Mi sueño empezó en un paraje húmedo, pantanoso y cubierto de cañas, bajo un cielo gris y otoñal, con un abrupto acantilado de roca cubierta de líquenes, al norte. Impulsado por una vaga curiosidad, subí por una grieta o hendidura de dicho precipicio, observando entonces que a uno y otro lado de las paredes se abrían las negras bocas de numerosas madrigueras que se adentraban en las profundidades de la meseta rocosa.

En varios lugares, el paso estaba techado por el estrechamiento de la parte superior de la angosta fisura; en dichos lugares, la oscuridad era extraordinaria, y no se distinguían las madrigueras que pudiese haber allí. En uno de esos tramos oscuros me asaltó un miedo tremendo, como si una emanación incorpórea y sutil de los abismos tomara posesión de mi espíritu; pero la negrura era demasiado densa para descubrir la fuente de mi alarma.

Por último, salí a una meseta cubierta de roca musgosa y escasa tierra, iluminada por una débil luna que había reemplazado al agonizante orbe del día.
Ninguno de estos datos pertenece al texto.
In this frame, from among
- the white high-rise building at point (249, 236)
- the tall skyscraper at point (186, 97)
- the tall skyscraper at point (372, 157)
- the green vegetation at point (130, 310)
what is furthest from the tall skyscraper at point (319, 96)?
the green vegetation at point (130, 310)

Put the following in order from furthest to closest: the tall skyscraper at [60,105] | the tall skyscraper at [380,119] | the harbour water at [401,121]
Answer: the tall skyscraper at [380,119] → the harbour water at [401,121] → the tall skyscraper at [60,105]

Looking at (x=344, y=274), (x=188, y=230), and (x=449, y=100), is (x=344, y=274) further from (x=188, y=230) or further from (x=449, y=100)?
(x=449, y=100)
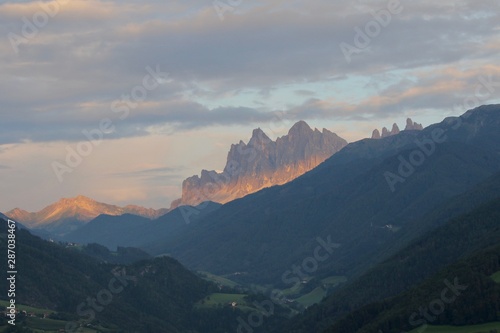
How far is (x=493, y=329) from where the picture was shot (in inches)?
7766
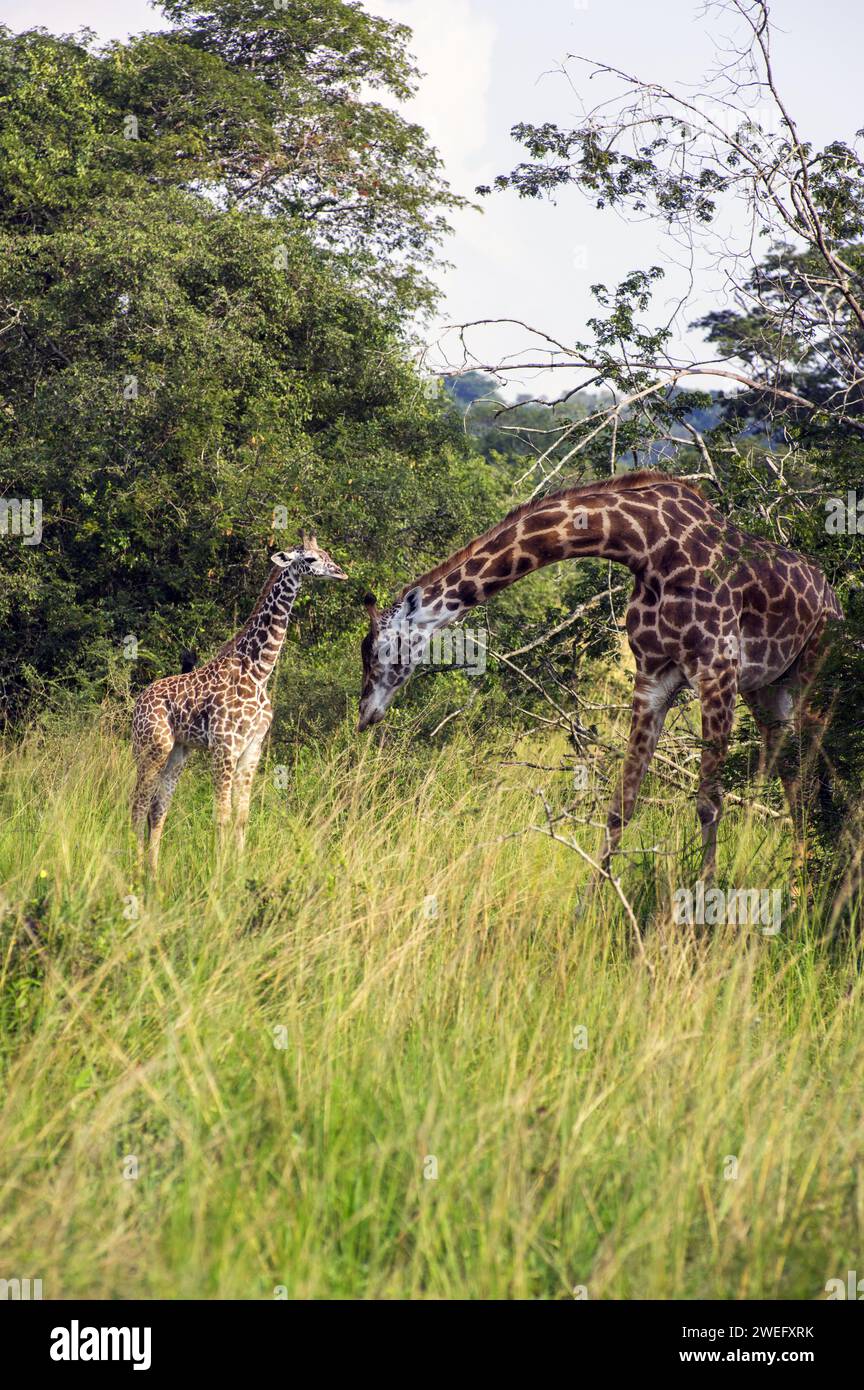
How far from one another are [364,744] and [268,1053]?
4.81 m

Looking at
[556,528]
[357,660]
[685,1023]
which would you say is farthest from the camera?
[357,660]

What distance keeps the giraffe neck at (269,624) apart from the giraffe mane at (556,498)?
1.16m

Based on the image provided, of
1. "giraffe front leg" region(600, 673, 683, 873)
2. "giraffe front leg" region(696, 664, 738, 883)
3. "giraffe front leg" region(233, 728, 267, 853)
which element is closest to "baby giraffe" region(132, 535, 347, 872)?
"giraffe front leg" region(233, 728, 267, 853)

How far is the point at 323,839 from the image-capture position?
6641 millimetres

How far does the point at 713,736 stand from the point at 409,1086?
305cm

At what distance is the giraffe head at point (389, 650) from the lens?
21.7 feet

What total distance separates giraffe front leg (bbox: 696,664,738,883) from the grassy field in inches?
8.2

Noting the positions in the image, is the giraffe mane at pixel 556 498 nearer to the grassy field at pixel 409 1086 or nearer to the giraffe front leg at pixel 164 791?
the grassy field at pixel 409 1086

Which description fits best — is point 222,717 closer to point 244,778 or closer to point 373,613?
point 244,778

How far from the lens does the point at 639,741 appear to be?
6613mm

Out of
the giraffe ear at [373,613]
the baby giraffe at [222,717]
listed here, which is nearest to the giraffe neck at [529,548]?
the giraffe ear at [373,613]

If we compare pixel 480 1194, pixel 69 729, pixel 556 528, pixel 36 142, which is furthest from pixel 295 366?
pixel 480 1194
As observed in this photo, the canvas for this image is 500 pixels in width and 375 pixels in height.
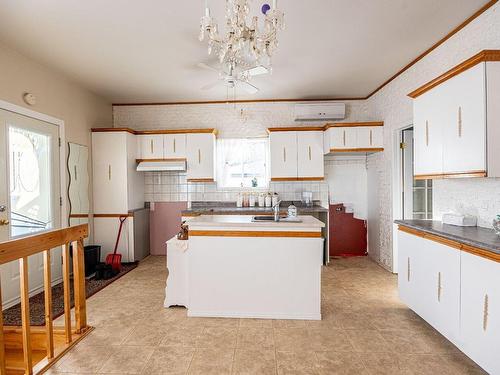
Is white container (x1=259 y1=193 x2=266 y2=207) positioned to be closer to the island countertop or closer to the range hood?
the range hood

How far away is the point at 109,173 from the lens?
498 cm

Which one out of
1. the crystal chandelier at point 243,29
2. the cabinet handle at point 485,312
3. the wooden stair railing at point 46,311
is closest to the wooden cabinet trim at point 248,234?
the wooden stair railing at point 46,311

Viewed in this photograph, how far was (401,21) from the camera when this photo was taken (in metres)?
2.85

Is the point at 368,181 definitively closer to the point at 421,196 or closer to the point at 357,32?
the point at 421,196

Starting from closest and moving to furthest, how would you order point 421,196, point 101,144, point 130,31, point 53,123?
point 130,31 → point 53,123 → point 421,196 → point 101,144

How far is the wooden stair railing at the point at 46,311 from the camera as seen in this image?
2.03m

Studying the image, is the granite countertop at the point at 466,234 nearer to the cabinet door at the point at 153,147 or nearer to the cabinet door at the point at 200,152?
the cabinet door at the point at 200,152

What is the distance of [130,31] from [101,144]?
2453 mm

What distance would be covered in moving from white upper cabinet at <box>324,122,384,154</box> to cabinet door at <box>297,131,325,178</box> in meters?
0.34

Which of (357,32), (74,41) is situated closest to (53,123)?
(74,41)

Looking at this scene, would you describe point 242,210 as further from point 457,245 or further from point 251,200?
point 457,245

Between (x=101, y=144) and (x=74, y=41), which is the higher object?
(x=74, y=41)

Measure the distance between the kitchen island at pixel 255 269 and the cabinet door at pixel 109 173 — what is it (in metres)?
2.51

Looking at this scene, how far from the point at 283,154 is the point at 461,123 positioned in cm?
290
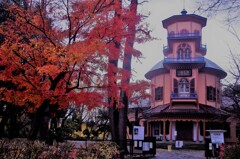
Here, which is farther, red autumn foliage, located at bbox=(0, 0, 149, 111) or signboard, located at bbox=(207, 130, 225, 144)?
signboard, located at bbox=(207, 130, 225, 144)

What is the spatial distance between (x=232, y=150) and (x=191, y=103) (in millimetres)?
25665

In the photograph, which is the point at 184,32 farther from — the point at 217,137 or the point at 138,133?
the point at 217,137

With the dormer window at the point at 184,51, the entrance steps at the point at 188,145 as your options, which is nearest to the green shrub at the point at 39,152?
the entrance steps at the point at 188,145

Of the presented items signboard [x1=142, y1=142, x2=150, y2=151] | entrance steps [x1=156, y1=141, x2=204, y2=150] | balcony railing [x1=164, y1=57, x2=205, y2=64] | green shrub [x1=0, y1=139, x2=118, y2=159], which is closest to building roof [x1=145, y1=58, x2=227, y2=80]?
balcony railing [x1=164, y1=57, x2=205, y2=64]

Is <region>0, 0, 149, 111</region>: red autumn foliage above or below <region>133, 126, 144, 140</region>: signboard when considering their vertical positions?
above

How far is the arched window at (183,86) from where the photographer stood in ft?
117

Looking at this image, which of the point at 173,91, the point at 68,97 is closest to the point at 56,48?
the point at 68,97

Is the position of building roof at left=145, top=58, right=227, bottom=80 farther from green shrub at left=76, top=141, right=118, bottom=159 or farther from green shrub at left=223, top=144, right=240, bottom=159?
green shrub at left=76, top=141, right=118, bottom=159

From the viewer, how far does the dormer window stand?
36.2 metres

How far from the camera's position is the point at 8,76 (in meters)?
12.1

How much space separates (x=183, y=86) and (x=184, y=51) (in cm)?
427

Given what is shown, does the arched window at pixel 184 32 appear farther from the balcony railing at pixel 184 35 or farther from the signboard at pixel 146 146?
the signboard at pixel 146 146

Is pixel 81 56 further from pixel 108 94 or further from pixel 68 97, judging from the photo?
pixel 108 94

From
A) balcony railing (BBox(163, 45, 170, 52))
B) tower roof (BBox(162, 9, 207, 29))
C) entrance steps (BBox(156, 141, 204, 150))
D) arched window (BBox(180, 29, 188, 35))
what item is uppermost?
tower roof (BBox(162, 9, 207, 29))
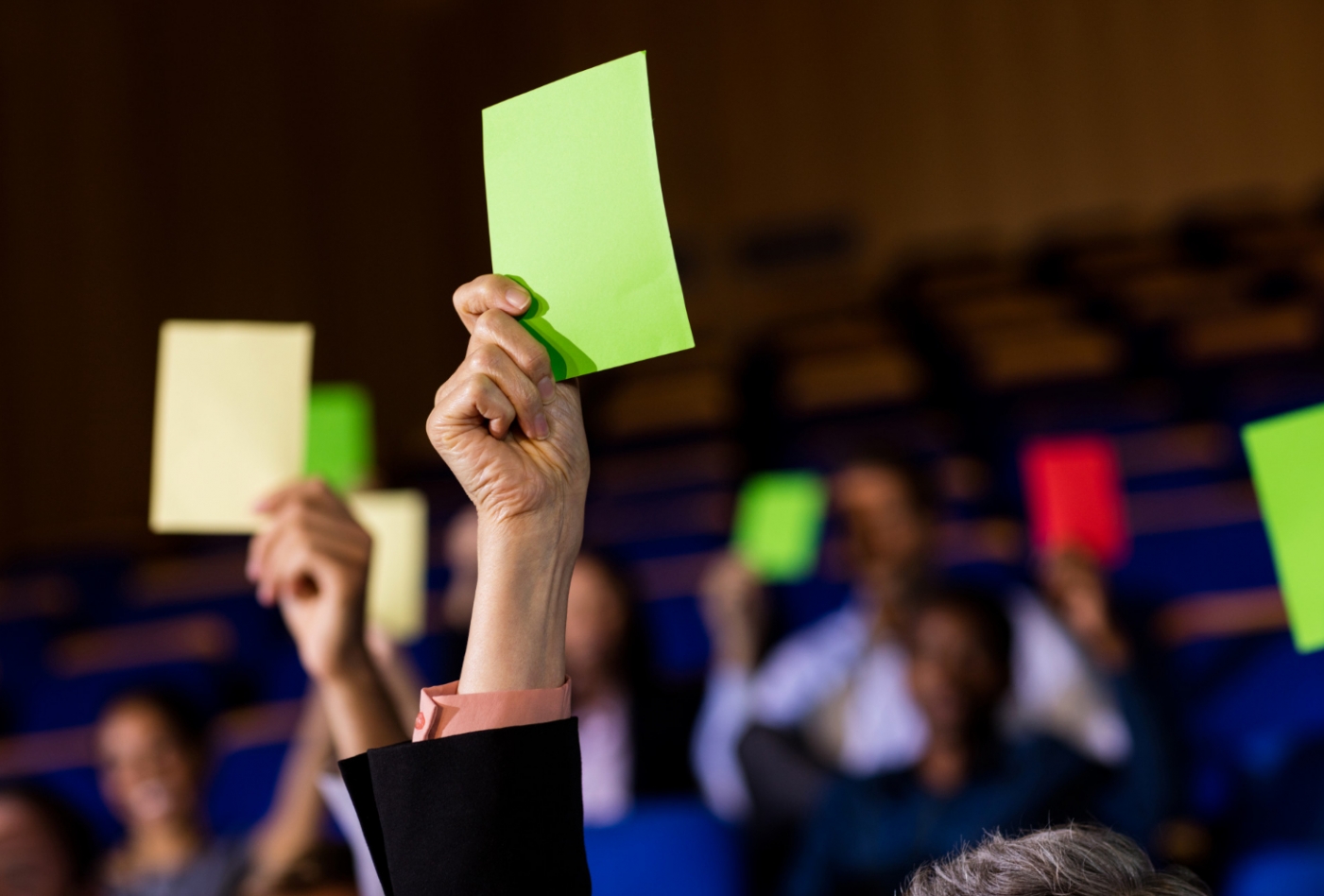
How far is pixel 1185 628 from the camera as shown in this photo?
6.07 ft

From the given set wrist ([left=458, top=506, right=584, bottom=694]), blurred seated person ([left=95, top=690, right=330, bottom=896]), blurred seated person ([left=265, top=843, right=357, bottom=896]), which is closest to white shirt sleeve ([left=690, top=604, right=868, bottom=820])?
blurred seated person ([left=95, top=690, right=330, bottom=896])

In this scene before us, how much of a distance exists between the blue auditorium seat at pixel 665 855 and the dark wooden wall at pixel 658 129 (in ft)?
9.27

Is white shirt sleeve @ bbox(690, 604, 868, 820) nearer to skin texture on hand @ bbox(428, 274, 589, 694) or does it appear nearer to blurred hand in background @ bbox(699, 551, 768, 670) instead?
blurred hand in background @ bbox(699, 551, 768, 670)

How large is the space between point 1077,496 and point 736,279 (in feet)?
12.7

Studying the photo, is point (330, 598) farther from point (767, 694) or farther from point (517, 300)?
point (767, 694)

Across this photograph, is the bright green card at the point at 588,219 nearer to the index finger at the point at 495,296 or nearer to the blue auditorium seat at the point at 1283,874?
the index finger at the point at 495,296

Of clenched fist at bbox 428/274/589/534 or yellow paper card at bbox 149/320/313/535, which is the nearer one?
clenched fist at bbox 428/274/589/534

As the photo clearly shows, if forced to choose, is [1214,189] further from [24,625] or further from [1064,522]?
[24,625]

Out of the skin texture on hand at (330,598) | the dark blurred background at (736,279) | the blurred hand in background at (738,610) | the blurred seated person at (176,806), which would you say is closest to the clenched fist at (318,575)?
the skin texture on hand at (330,598)

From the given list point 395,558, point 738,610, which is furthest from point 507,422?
point 738,610

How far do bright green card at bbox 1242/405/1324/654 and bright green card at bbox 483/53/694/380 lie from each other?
0.44 metres

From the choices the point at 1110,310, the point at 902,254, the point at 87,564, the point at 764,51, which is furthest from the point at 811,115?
the point at 87,564

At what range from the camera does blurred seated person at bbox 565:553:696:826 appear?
1.74m

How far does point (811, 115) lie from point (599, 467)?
9.21 feet
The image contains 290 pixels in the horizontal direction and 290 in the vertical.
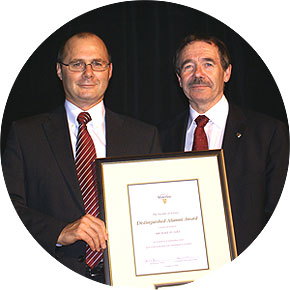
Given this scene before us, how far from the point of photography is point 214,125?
2.10 metres

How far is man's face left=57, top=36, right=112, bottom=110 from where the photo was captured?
2.01 m

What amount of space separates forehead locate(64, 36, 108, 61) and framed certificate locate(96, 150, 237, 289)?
53 centimetres

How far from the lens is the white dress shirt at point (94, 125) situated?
2.01 m

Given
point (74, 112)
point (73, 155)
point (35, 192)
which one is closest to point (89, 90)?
point (74, 112)

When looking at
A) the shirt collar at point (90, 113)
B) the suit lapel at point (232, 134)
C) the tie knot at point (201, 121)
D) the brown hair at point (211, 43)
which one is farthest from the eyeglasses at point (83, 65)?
the suit lapel at point (232, 134)

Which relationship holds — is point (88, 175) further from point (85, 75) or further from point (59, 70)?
point (59, 70)

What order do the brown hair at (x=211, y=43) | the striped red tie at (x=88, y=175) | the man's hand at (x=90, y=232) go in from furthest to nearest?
the brown hair at (x=211, y=43)
the striped red tie at (x=88, y=175)
the man's hand at (x=90, y=232)

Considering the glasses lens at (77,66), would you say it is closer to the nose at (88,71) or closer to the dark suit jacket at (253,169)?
the nose at (88,71)

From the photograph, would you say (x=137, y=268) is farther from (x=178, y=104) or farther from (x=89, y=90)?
(x=178, y=104)

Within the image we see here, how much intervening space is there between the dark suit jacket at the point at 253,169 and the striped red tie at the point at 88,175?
60 centimetres

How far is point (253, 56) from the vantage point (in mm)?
2195

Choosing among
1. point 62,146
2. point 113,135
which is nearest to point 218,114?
point 113,135

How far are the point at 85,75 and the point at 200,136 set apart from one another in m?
0.60

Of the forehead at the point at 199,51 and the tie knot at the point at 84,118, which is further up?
the forehead at the point at 199,51
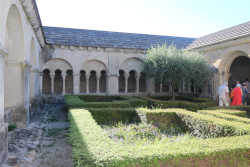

Miré a mi alrededor y no vi a ningún ser viviente; sin embargo, percibí una agitación extraña muy por debajo de mí, entre los juncos susurrantes de la ciénaga pestilente que hacía poco había abandonado.

Después de caminar un trecho, me topé con unas vías herrumbrosas de tranvía, y con postes carcomidos que aún sostenían el cable fláccido y combado del trole. Siguiendo por estas vías, llegué en seguida a un coche amarillo que ostentaba el número 1852, con fuelle de acoplamiento, del tipo de doble vagón, en boga entre 1900 y 1910. Estaba vacío, aunque evidentemente a punto de arrancar; tenía el trole pegado al cable y el freno de aire resoplaba de cuando en cuando bajo el piso del vagón. Me subí a él, y miré en vano a mí alrededor tratando de descubrir un interruptor de la luz..., entonces noté la ausencia de la palanca de mando, lo que indicaba que no estaba el conductor. Me senté en uno de los asientos transversales. A continuación oí crujir la yerba escasa por el lado de la izquierda, y vi las siluetas oscuras de dos hombres que se recortaban a la luz de la luna. Llevaban las gorras reglamentarias de la compañía, y comprendí que eran el cobrador y el conductor. Entonces, uno de ellos olfateó el aire aspirando con fuerza, y levantó el rostro para aullar a la luna. El otro se echó a cuatro patas dispuesto a correr hacia el coche.

Me levanté de un salto, salí frenéticamente del coche y corrí leguas y leguas por la meseta, hasta que el cansancio me obligó a detenerme... Huí, no porque el cobrador se echara a cuatro patas, sino porque el rostro del conductor era un mero cono blanco que se estrechaba formando un tentáculo rojo como la sangre.

Me di cuenta de que había sido sólo un sueño; sin embargo, no por ello me resultó agradable.

Desde esa noche espantosa lo único que pido es despertar..., ¡pero aún no ha podido ser!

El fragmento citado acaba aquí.